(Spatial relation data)
>> start

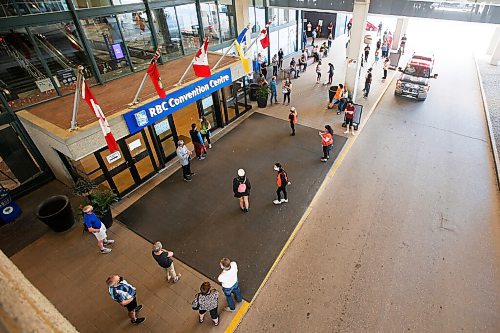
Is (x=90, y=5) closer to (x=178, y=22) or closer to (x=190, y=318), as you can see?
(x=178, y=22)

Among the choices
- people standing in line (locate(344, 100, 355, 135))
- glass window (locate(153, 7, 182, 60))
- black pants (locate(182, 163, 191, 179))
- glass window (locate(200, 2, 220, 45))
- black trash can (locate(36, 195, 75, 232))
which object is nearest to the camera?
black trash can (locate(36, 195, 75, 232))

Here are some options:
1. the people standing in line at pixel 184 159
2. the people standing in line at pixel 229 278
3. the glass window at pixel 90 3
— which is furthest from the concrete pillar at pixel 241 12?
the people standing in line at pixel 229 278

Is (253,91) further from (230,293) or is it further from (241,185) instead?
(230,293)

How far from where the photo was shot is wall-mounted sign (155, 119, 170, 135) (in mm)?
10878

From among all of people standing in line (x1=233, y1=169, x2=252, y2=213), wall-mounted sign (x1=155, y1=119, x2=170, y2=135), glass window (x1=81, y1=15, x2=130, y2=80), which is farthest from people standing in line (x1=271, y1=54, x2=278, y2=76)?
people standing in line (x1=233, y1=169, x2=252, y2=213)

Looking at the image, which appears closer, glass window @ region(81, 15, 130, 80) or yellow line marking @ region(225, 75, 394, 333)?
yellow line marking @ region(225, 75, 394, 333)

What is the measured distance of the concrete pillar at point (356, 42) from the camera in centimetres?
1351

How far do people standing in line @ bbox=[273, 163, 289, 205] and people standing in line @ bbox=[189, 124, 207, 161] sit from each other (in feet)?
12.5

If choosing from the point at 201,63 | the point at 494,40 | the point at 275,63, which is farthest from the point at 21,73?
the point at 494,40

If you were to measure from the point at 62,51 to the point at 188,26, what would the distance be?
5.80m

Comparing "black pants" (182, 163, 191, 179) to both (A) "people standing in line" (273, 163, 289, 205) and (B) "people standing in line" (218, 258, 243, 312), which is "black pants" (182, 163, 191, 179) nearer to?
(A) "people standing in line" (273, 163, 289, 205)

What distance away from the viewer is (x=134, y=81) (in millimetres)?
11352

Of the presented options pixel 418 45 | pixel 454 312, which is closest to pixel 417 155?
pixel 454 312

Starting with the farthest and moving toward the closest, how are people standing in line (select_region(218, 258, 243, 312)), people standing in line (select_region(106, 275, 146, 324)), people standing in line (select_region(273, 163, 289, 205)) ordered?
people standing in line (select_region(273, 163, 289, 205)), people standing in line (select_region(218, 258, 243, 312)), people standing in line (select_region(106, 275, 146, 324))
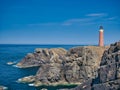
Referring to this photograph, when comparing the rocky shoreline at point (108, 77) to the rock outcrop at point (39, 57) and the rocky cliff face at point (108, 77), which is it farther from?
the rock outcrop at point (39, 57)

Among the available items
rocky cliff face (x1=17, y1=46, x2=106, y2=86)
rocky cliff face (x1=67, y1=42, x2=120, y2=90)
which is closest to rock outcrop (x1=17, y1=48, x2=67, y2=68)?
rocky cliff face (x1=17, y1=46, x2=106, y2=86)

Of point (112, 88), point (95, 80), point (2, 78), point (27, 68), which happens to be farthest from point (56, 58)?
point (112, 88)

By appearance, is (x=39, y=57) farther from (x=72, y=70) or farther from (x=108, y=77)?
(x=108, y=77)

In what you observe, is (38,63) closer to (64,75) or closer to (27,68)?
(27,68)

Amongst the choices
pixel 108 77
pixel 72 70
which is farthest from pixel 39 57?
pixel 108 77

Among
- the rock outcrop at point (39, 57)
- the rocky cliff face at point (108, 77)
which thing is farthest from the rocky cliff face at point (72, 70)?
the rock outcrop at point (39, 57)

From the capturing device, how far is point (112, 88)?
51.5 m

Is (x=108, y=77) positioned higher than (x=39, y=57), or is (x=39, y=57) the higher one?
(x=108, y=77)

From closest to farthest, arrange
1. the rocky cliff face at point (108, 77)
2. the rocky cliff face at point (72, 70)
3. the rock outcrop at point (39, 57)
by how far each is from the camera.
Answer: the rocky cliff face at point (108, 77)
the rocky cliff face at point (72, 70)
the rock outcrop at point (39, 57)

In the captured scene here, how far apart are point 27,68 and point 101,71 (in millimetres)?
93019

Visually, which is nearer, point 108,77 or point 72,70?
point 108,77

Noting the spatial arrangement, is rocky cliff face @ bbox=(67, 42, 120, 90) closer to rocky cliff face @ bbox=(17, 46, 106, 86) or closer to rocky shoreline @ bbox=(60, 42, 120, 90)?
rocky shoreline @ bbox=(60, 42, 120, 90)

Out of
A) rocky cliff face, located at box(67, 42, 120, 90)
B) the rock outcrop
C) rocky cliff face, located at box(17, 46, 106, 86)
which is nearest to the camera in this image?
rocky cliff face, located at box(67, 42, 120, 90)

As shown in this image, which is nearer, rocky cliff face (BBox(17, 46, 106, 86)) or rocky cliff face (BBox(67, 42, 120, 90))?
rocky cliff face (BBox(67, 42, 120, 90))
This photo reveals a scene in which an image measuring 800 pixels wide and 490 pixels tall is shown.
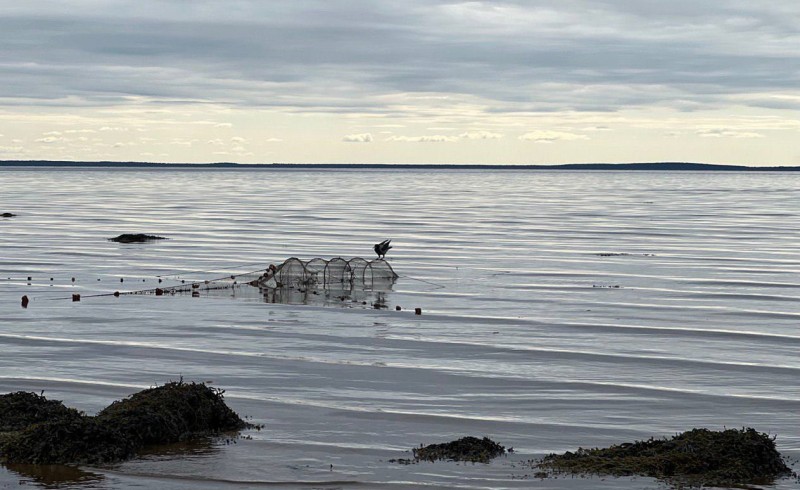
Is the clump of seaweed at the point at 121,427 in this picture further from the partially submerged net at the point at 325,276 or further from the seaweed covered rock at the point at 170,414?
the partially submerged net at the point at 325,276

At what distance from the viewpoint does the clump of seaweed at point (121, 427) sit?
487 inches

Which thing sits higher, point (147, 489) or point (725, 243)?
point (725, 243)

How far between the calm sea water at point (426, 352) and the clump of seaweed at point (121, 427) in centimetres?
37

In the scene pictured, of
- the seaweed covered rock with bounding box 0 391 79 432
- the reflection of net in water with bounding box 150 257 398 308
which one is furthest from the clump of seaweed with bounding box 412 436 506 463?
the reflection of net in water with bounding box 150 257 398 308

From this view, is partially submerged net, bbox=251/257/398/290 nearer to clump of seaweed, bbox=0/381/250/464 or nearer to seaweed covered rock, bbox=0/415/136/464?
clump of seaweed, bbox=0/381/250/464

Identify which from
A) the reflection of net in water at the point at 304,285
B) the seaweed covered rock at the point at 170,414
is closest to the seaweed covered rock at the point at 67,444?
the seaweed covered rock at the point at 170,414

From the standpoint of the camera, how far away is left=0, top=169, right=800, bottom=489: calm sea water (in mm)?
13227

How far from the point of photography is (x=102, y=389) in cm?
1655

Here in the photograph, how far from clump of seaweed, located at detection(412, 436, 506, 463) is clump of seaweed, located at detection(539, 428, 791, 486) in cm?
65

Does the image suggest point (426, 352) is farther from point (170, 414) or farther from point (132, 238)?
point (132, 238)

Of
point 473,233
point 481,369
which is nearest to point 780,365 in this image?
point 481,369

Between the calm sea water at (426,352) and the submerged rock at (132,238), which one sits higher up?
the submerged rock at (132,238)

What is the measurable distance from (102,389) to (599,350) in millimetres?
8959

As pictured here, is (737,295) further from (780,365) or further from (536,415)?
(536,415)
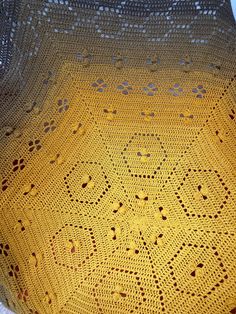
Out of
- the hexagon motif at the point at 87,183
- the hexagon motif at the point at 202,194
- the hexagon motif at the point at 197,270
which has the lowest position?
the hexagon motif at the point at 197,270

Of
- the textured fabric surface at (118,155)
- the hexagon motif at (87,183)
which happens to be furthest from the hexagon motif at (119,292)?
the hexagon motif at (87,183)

>> end

Retype the line containing "What is the measurable" and all lines after it through the end of the material, exactly and only those, leaving out pictures.

What is the measurable distance from (102,389) to (599,350) in millimetres?
8959

As pictured here, is (737,295) further from (780,365) or further from (536,415)?
(536,415)
Out of
- the hexagon motif at the point at 87,183
- the hexagon motif at the point at 202,194
- the hexagon motif at the point at 197,270
which has the lowest position?
the hexagon motif at the point at 197,270

Of
- the textured fabric surface at (118,155)
- the hexagon motif at (87,183)
which happens to be furthest from the hexagon motif at (119,292)?
the hexagon motif at (87,183)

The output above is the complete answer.